*Yapılacaklar*.
- a) Nesli tehlikedeki türler projesi haberine göre dünya, son 50 yılda memeli, kuş, sürüngen ve balık popülasyonunun yüzde kaçını kaybetmiştir?
- b) Nesli tehlikedeki türler projesi haberini son cümlesinden sonra sürdürün.

*Seçilmiş bölüm*.
##############################
T.C. Gıda Tarım ve Hayvancılık Bakanlığı

"NESLİ TEHLİKEDEKİ TÜRLER" PROJESİNİN AÇILIŞ TOPLANTISI GERÇEKLEŞTİRİLDİ

Yayın Tarihi : 14.12.2021

Genel Müdürlüğümüzce yürütülen ve Avrupa Birliği katılım öncesi mali fonlarından desteklenen (IPA) "Yeni Bir Metodoloji Kapsamında Türkiye'nin Nesli Tehlike Altında Türleri İçin Tür Eylem Planları Hazırlanması, Uygulanması ve İzlenmesi Projesi" açılış toplantısı Ankara'da gerçekleştirildi.

Bakanımız Dr. Bekir Pakdemirli'nin teşrifleriyle gerçekleştirilen proje açılış toplantısına Genel Müdürümüz İsmail Üzmez, AB Türkiye Delegasyonu, proje paydaşları ve bakanlığımız çalışanları katıldı.

Proje açılış konuşmasını gerçekleştiren Bakanımız Dr. Bekir Pakdemirli, biyolojik çeşitliliğin bir ülkenin serveti olduğunu belirterek, "Bu sorumluluğun bilinciyle bugün tanıtımını yaptığımız yeni projelerle, nesli tükenme tehlikesi altında olan türlere umut olmaya ve onları korumaya devam edeceğiz." dedi.

Pakdemirli, konuşmasında, dünyada milyarlarca yıldır devam eden ekosistem dengesine dikkati çekerek, buradaki en ufak bir kaybın, kelebek etkisi misali diğer türleri etkilediğini dile getirdi.

Son yüzyılda bitki türlerinin yüzde 40'ının yok olduğunu belirten Pakdemirli, "Dünya son 50 yılda memeli, kuş, sürüngen ve balık popülasyonunun yüzde 68'ini kaybetti. Bugün, iklim değişikliği ve habitatın tahribatından dolayı yaklaşık 1 milyon tür risk altında. Nesli tehlike altında olan türlerimizi korumak, kayıt altına almak ve sürdürülebilirliğini sağlamak artık bir tercih değil, gelecek nesillere borcumuzdur." diye konuştu.

Pakdemirli, Türkiye'nin, bitki ve hayvan biyolojik çeşitliliği bakımından adeta bir kıta özelliğine sahip olduğunu ve dünya üzerindeki kuş göç yollarından en önemli ikisinin, bu topraklar üzerinde bulunduğunu söyledi.
##############################
*Kayıtlar*.
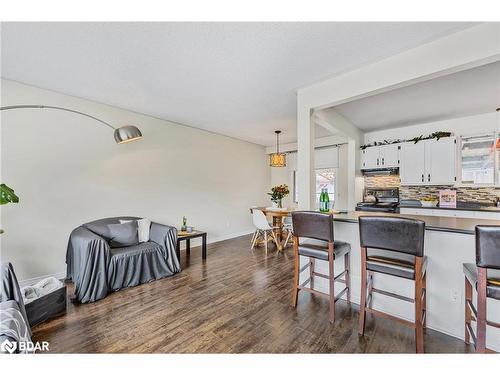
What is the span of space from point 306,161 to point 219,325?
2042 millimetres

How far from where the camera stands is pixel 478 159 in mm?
##############################
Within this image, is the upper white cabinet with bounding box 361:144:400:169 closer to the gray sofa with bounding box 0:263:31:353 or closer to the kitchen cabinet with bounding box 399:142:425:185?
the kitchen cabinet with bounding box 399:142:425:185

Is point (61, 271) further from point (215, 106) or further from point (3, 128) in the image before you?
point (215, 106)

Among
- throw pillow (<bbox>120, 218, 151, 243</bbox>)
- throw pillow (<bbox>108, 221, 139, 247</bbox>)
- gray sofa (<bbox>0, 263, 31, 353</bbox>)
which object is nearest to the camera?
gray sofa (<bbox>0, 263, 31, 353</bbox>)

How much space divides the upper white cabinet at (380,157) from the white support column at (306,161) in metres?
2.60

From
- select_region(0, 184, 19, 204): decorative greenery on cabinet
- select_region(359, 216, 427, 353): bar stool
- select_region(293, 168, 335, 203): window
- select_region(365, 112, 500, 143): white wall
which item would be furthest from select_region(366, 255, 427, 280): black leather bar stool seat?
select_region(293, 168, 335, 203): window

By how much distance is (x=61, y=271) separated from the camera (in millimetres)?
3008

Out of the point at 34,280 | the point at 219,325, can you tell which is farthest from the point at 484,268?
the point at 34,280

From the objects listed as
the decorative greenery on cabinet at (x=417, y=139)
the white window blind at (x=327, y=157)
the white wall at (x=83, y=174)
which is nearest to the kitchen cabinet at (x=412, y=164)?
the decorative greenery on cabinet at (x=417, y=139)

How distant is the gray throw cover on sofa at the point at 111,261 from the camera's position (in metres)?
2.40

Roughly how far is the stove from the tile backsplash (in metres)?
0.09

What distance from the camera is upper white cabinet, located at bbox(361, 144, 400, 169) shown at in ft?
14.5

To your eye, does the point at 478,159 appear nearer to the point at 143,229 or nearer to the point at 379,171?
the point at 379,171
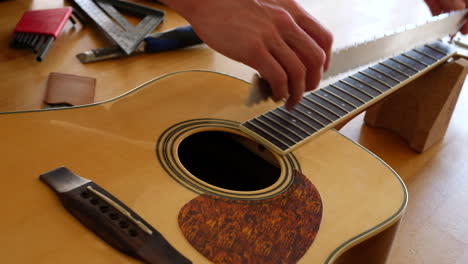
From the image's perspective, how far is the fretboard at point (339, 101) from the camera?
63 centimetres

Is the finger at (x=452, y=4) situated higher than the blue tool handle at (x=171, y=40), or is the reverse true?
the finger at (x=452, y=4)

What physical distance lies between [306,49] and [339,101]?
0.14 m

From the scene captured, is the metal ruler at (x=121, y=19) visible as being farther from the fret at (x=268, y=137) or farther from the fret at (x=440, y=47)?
##############################
*Görevlere göre yanıtlar*.
- a) Yüzde 68'ini.

- b)
Korunan alanlara gerek vatandaşların doğa ile iç içe olmasını sağlamak gerekse bu alanların doğa turizmi ile uluslararası seviyede tanınırlığını artırmak için büyük hassasiyet gösterdiklerini ifade eden Pakdemirli, şu bilgileri verdi:

"Son 19 yılda korunan alan sayımızı 3,7 kat artışla 168'den 628'e çıkardık. 2002'de 31 milli park ve 18 tabiat parkımız varken, bugün bunları 46 milli parka ve 259 tabiat parkına ulaştırdık. Korunan alanlarımız ve doğa koruma faaliyetlerimiz kapsamında 600 milyon lirası son 3 yılda olmak üzere, son 19 yılda günümüz rakamlarıyla yaklaşık 1,8 milyar liralık yatırım yaptık. Yaptığımız tüm bu çalışmalar neticesinde 2002'de 5,5 milyon olan korunan alan ziyaretçi sayımızı bugün 52 milyona ulaştırdık."

Biyolojik çeşitlilik çalışmalarına da değinen Pakdemirli, Türkiye biyolojik çeşitliliği açısından önemli bir yere sahip olan türler ile nesli tehlike altına düşen veya düşebilecek türlerin korunması amacıyla toplam 100 tür için Koruma Eylem Planı hazırladıklarını ve türlerin durumunu titizlikle izleyerek onları doğal ortamlarında korumak için gerekli tüm tedbirleri hızlıca devreye aldıklarını söyledi.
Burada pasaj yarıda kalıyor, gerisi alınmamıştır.